[TO DO] Lines that contain "Determine" are to be copied from the material, every one of them.

[THE DATA]
· · ·

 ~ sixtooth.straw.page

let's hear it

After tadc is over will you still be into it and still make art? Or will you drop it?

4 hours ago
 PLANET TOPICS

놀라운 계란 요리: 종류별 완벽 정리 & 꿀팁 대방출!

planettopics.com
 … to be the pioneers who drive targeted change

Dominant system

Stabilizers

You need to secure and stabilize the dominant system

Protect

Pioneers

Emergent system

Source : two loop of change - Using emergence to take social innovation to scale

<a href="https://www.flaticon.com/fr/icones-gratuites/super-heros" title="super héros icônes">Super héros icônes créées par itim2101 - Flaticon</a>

· · ·

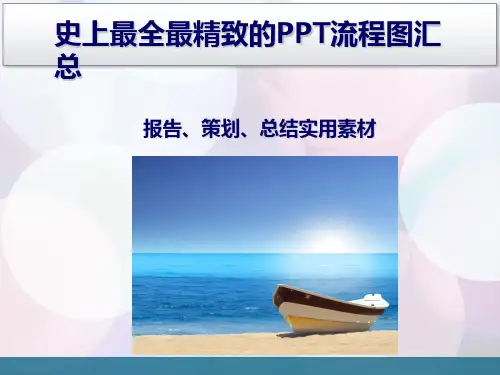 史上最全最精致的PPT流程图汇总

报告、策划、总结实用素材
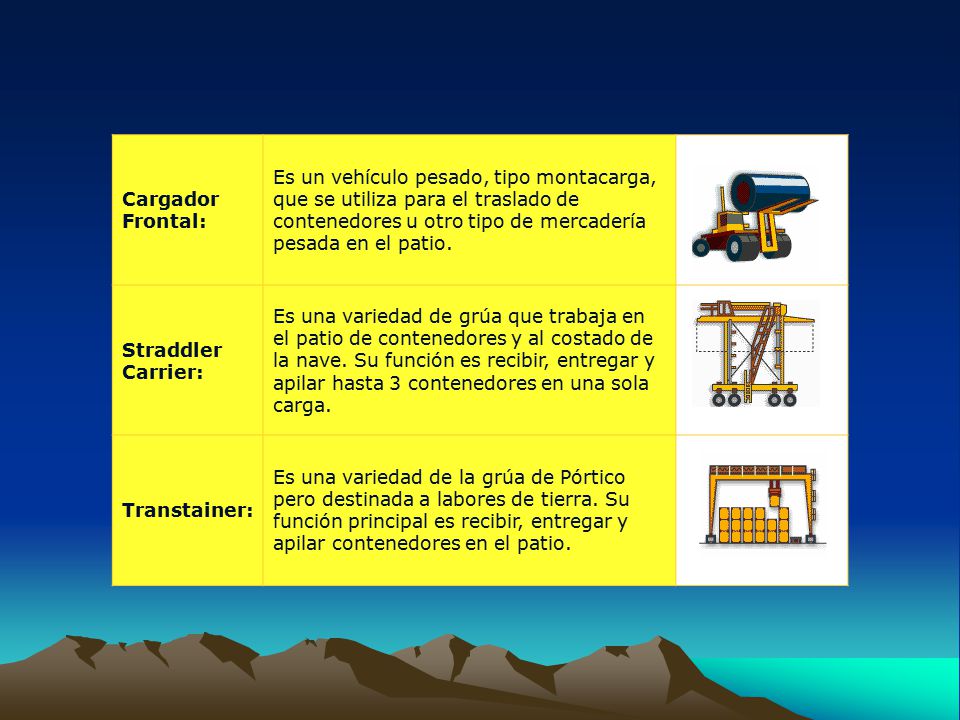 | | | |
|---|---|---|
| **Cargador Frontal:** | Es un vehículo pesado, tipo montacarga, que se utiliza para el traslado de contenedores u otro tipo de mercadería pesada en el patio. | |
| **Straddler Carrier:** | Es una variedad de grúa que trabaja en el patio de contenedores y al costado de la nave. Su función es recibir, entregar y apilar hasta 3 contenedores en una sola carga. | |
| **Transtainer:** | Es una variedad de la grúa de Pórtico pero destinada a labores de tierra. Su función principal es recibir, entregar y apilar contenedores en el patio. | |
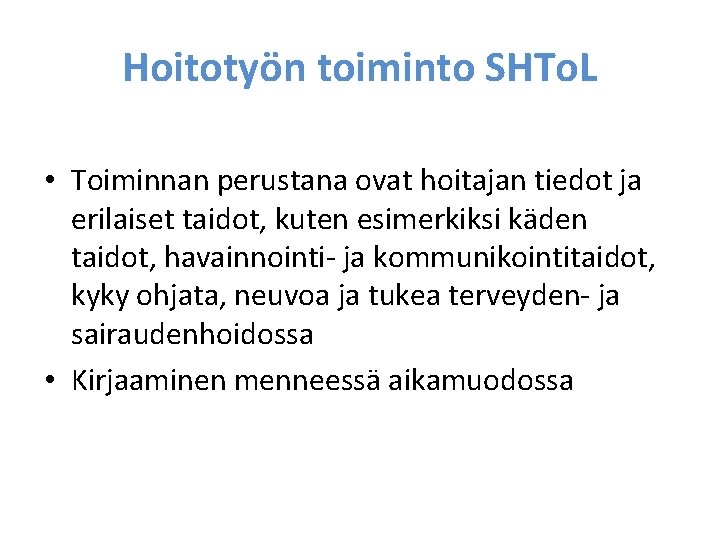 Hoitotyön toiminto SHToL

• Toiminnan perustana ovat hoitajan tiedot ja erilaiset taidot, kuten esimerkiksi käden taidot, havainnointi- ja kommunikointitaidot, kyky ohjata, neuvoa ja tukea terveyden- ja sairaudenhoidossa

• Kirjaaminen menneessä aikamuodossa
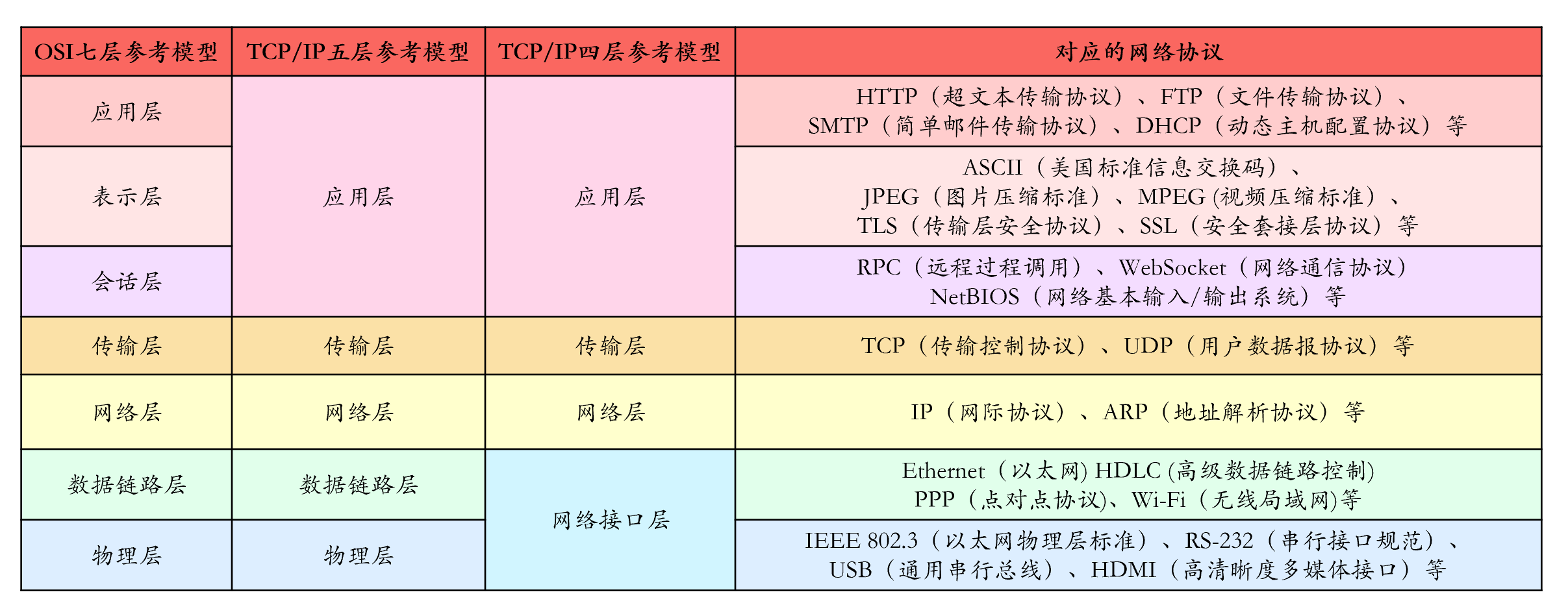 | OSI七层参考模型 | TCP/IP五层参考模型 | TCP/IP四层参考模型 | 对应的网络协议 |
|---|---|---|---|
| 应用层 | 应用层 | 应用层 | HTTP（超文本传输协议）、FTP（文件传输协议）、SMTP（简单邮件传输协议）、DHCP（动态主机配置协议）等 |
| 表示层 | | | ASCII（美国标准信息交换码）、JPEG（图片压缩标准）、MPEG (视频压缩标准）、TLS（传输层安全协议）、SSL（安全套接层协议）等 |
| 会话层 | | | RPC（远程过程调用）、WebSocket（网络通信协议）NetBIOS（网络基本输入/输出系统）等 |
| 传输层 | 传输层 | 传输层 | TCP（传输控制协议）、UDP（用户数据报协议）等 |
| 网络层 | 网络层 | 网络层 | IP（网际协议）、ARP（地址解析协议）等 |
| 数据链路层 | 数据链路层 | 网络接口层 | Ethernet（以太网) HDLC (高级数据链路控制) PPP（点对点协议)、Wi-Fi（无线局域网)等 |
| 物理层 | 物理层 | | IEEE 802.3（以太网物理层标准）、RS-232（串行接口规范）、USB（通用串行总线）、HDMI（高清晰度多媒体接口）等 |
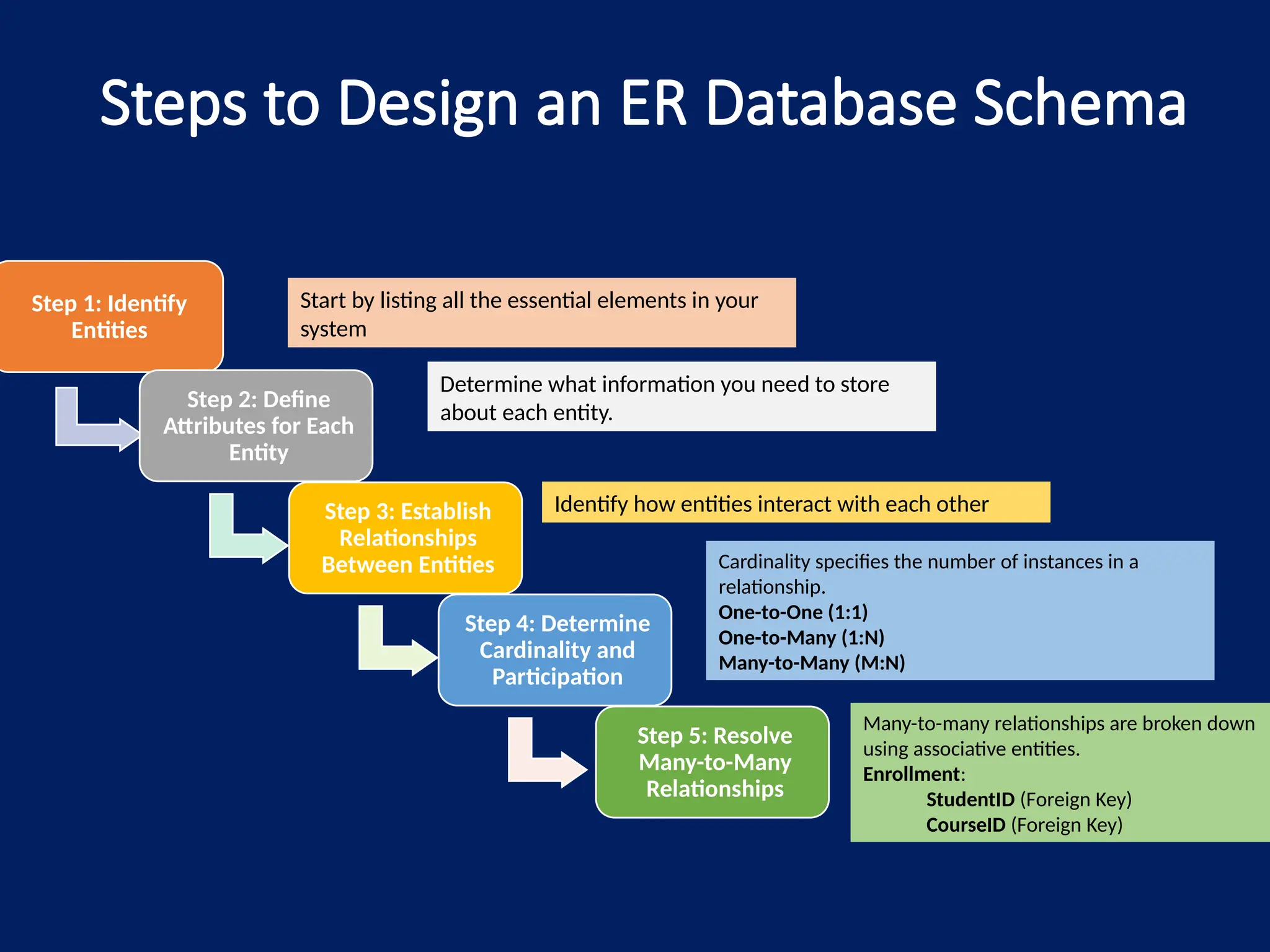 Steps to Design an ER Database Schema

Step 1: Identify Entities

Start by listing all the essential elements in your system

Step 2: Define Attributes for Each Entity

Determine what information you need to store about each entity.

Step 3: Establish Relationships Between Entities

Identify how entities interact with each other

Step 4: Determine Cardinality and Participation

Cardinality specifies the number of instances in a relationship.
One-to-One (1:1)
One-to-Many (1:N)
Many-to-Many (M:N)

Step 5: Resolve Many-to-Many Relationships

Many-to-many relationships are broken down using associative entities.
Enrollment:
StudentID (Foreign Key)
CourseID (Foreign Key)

· · ·

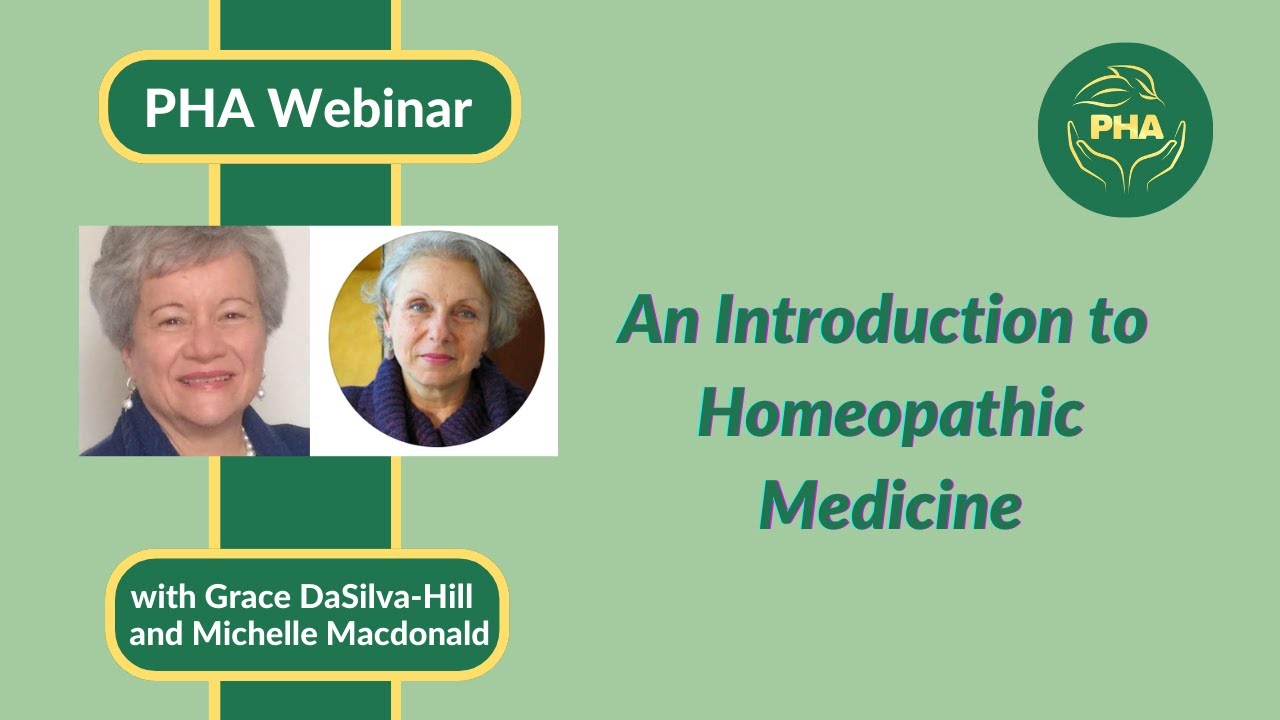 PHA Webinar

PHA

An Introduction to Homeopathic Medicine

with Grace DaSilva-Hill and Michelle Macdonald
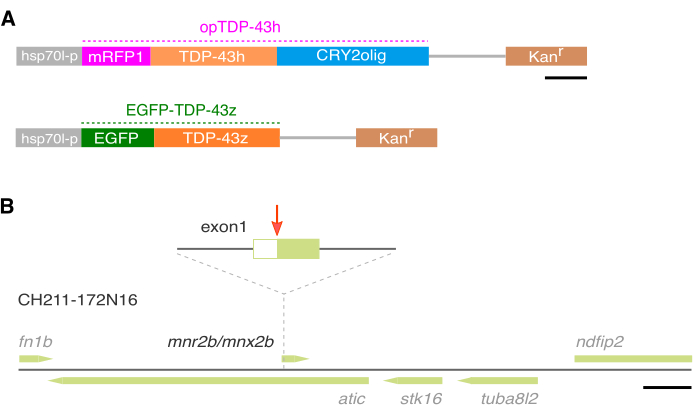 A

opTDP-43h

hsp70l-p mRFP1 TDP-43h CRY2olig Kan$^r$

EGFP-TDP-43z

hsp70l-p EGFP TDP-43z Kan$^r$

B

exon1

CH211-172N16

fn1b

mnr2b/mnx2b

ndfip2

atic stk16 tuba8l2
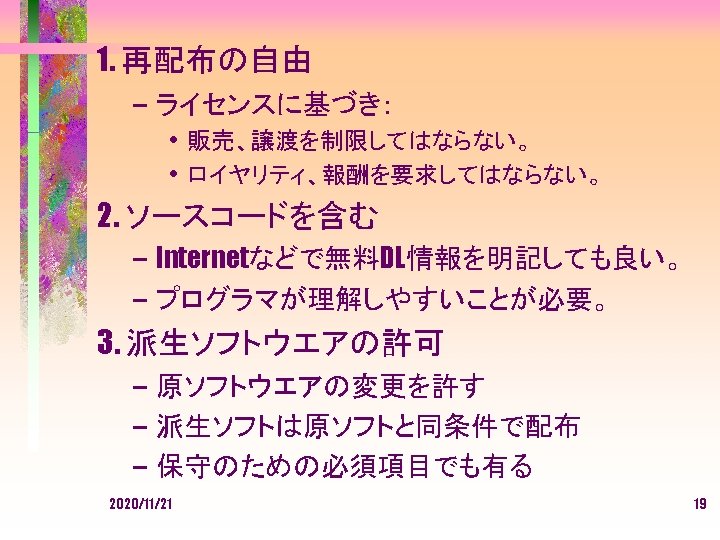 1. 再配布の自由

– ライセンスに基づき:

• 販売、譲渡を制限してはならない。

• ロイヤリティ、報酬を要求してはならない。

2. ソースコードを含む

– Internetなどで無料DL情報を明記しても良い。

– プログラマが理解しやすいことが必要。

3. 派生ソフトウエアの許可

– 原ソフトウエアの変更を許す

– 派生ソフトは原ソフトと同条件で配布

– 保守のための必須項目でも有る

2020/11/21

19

· · ·

[ANSWER FOR THIS EXERCISE]
Determine what information you need to store about each entity.
Step 4: Determine Cardinality and Participation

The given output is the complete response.